Requirement. Wherever the string "lineages" appears in the entries below, return the line that holds it.

::::::

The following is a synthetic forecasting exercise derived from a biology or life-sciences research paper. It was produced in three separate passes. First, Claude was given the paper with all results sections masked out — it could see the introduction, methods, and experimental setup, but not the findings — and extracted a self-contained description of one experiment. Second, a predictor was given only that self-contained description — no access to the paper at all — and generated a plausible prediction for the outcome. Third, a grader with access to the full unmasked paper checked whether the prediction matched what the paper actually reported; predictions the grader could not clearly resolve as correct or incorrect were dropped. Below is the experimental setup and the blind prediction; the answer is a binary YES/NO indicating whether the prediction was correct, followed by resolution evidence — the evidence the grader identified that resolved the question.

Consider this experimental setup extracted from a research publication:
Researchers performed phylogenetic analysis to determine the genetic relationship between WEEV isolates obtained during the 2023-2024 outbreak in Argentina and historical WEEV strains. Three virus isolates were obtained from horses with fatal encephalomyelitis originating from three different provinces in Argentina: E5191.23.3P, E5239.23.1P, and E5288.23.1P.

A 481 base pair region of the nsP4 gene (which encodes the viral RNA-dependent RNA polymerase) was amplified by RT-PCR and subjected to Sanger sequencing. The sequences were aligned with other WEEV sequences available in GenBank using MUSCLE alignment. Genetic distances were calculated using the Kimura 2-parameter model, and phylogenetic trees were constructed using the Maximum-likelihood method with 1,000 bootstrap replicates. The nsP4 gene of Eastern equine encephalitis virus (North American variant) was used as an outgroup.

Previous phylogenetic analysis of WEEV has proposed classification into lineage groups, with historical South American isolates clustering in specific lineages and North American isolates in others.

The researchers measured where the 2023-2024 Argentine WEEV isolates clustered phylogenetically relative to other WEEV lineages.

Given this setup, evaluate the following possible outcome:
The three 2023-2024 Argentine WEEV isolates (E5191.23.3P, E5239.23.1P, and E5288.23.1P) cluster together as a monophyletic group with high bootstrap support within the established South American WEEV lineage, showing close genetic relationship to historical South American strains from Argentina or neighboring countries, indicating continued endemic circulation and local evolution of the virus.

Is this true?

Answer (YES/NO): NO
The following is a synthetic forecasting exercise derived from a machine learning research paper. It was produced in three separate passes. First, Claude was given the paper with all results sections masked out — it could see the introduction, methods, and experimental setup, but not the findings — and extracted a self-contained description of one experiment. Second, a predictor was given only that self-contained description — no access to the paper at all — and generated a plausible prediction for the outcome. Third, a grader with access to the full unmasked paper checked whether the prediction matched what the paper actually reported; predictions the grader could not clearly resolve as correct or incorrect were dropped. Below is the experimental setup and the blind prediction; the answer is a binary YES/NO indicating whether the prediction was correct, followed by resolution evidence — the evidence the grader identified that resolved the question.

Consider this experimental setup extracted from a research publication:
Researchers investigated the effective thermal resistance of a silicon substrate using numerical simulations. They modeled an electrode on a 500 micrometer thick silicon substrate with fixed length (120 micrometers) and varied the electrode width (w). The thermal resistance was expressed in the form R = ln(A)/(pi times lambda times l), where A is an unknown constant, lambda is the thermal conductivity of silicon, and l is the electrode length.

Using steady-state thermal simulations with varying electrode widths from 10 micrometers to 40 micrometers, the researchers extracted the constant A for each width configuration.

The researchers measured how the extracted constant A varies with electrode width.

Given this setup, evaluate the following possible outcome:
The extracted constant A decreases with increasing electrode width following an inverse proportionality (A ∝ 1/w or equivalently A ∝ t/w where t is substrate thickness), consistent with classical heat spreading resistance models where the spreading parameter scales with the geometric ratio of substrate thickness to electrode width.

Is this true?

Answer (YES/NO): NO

::::::

Solution for this task.
Previous phylogenetic analysis of WEEV has proposed classification into lineage groups, with historical South American isolates clustering in specific lineages and North American isolates in others.
The researchers measured where the 2023-2024 Argentine WEEV isolates clustered phylogenetically relative to other WEEV lineages.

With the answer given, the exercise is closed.